Le contexte politique genevois est particulier suite aux dernières élections au Grand Conseil. Ne pensez-vous pas qu’une communication accrue des organisations internationales, avec le relais des autorités locales, pourrait permettre une conscience de ce qu’elles peuvent apporter à la collectivité ?
Comment, selon-vous, construire des passerelles, quelle place la Mission suisse peut-elle occuper ?

Il faut travailler de manière constante à améliorer la connaissance réciproque : la connaissance de la Genève locale et institutionnelle par les internationaux et la connaissance par les Genevois des organisations internationales et de ce qu’elles apportent à la collectivité. Les autorités locales, la Ville et le Canton, font beaucoup d’efforts en ce sens.

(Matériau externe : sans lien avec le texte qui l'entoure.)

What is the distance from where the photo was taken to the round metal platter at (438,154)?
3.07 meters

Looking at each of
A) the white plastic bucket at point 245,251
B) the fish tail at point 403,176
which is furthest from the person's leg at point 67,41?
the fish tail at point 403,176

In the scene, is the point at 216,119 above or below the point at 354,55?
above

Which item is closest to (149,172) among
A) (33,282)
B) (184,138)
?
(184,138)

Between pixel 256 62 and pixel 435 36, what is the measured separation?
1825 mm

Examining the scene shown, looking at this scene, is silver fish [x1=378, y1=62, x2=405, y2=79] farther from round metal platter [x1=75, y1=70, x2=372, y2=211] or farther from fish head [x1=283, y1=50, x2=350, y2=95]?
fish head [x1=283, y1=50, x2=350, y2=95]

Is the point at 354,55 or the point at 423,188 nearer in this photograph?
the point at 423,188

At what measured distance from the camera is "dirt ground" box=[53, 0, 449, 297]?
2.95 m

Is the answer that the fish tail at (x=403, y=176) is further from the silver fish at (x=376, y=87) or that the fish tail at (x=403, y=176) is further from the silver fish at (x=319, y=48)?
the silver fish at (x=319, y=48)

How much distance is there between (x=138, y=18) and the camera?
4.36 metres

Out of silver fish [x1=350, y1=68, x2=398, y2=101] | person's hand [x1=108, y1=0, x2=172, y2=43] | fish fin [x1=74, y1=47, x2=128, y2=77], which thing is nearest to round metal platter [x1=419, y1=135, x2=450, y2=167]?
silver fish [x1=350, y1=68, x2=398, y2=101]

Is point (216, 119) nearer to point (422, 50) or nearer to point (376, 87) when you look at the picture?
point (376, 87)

La Mission suisse, la Fondation pour Genève, le CAGI, le Club diplomatique, le Club suisse de la presse sont autant d’acteurs qui favorisent ces contacts et ces échanges intellectuels et humains.

Un exemple significatif en 2009 a été la journée « portes ouvertes » organisée par l’OMC. Elle a attiré de très nombreux Genevois. La population a pu découvrir les activités de cette organisation de l’intérieur, ainsi que le site de l’OMC. Ce genre d’ouverture au public a beaucoup de valeur en terme de message. Nous encourageons d’autres organisations internationales à organiser des journées portes ouvertes ou des manifestations similaires. Beaucoup de choses peuvent être présentées et expliquées de cette manière. Cela rapproche les citoyens de la Genève internationale. Le vote favorable de la Ville de Genève – 61,8 % de oui – lors du référendum sur l’extension de l’OMC montre que les Genevois sont conscients de l’importance et de l’apport économique de la Genève internationale.

Tout doit être fait pour que l’activité déjà évoquée de la Genève internationale, ce qu’elle apporte au monde en général et au pays hôte en particulier, soit bien comprise par le public. Les sujets qui concernent l’avenir de l’humanité sont discutés et font l’objet de décisions à Genève ; cela en fait une place incontournable, éveillant l’attention du monde. Il appartient à chacun des acteurs de la Genève internationale de faire en sorte que cette visibilité soit renforcée par des actions et une communication efficaces.